Kenya Lawmakers Block KCB Group From Taking Over National Bank

(Bloomberg) -- KCB Group Ltd.’s bid to take over National Bank of Kenya is the best option for the state-controlled lender, acting Treasury Secretary Ukur Yatani said after a lawmakers’ committee moved to block the deal on valuation.

The National Assembly’s Finance and National Planning committee said Wednesday that NBK, as the lender is known, should consider a rights issue to boost its capitalization instead of being bought cheaply. NBK’s main shareholders, including the National Social Security Fund and National Treasury, are seeking ways to recapitalize the bank reeling from a non-performing loans ratio of 49%.

“It’s our view that there’s no better option than the merger given the situation at the NBK at the moment,” Yatani said by text message.

The takeover would be another banking tie-up in Kenya this year after NIC Group Plc and Commercial Bank of Africa Ltd. proposed a merger in January.
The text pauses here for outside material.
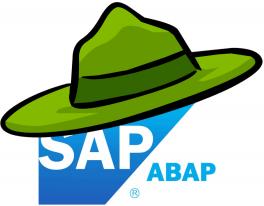 SAP Developer or Forest Ranger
The consolidation is in line with the central bank’s aspirations for a stronger banking sector for East Africa’s largest economy.

Call for Talks

KCB, the country’s largest lender by assets, seeks to acquire NBK at a valuation of 6 billion shillings ($58 million), one third below an independent assessment, according to a statement emailed by the committee’s Chairman Joseph Limo.

Aware of the lower valuation, NBK’s board still recommended last month that shareholders accept the bid in the absence of any other offer.

KCB has asked the lawmakers for talks on the transaction that it previously said could be concluded as early as September, subject to regulatory approvals. “NBK shareholders have already received the offer documents and we remain optimistic that we shall receive positive responses,” the lender said in an emailed statement.

NBK Chief Executive Officer Wilfred Musau couldn’t immediately comment when contacted.

KCB was up 0.5% by 4:37 p.m. in Nairobi, the capital.